This metal is named after a person. Vasili Samarsky-Bykhovets was a Russian mining engineer. In 1839, he handed an unusual mineral to chemists. Forty years later, they found a new element inside and named it samarium. He never knew.
Samarium is a silvery, soft metal from the lanthanide family. It slowly tarnishes in air. But inside ultra-powerful magnets, it shines. Samarium-cobalt magnets withstand 350 °C without losing strength. That is why they go into jet engines and spacecraft.
Samarium-cobalt magnets are this element's main superpower. They are weaker than neodymium magnets, but they work in extreme heat where neodymium fails. Samarium also plays a role in nuclear medicine. The isotope Sm-153 targets cancer cells in bones while sparing healthy tissue. And in chemistry labs, samarium iodide SmI₂ is a legendary reagent for building complex molecules.
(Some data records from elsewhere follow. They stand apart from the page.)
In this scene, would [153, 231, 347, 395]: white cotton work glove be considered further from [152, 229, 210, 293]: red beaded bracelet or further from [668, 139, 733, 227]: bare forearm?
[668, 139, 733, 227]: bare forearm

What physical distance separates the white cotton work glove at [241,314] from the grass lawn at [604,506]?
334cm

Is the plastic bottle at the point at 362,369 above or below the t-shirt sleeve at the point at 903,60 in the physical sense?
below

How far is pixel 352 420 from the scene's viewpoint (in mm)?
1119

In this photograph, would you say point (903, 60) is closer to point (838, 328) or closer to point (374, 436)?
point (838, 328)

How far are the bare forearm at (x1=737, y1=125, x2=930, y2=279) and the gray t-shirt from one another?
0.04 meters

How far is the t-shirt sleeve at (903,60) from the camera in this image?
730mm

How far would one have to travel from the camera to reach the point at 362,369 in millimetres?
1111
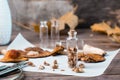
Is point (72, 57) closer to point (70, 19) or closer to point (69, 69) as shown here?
point (69, 69)

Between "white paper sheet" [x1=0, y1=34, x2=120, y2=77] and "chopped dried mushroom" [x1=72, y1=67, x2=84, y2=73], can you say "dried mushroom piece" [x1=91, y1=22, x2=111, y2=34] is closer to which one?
"white paper sheet" [x1=0, y1=34, x2=120, y2=77]

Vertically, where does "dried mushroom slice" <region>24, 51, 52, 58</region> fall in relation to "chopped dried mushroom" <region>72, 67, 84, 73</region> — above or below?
above

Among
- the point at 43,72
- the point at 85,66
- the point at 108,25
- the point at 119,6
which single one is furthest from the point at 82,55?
the point at 119,6

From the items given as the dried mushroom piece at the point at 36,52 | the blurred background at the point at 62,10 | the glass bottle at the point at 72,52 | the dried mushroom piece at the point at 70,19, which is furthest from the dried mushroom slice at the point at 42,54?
the blurred background at the point at 62,10

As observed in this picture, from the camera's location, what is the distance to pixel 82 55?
1.11 meters

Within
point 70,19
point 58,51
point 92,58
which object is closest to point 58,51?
point 58,51

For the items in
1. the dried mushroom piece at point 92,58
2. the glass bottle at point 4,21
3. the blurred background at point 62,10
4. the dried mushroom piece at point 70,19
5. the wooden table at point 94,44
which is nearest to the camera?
the wooden table at point 94,44

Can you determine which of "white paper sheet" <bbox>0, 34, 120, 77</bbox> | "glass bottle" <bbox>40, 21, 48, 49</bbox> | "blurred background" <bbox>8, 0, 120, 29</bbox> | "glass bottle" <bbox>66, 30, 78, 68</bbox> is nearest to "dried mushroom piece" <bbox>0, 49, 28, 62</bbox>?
"white paper sheet" <bbox>0, 34, 120, 77</bbox>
Samarium powder is pyrophoric — it ignites spontaneously in air at 150 °C. Bulk metal is safer but slowly oxidizes in moist air. Samarium iodide SmI₂ is instantly destroyed by oxygen and water, so it requires sealed gloveboxes. Radioactive Sm-153 needs lead shielding. Overall, samarium has low toxicity, but inhaling its dust irritates the lungs.
Samarium is the only element named after a real person. Vasili Samarsky-Bykhovets was a mining engineer from Russia. He never even knew the mineral samarskite hid a new element inside.
Samarium-cobalt magnets work at 350 °C. Neodymium magnets fail at that temperature. That is why SmCo goes into jet engines and gas turbines.
Isotope Sm-149 absorbs neutrons better than anything else. Its capture cross-section is 40,900 barns. It acts like a giant neutron trap inside nuclear reactors.
Isotope Sm-153 fights bone cancer. It emits beta particles that destroy tumor cells within 2-3 mm. Healthy tissue around it stays mostly unharmed.
Samarium iodide SmI₂ has been a star of organic chemistry since 1977. It builds complex molecules with surgical precision. Chemists call it the 'magic reagent'.
Isotope Sm-147 decays with a half-life of 106 billion years. That is 8 times the age of the universe. Geologists use it to date the oldest rocks on Earth.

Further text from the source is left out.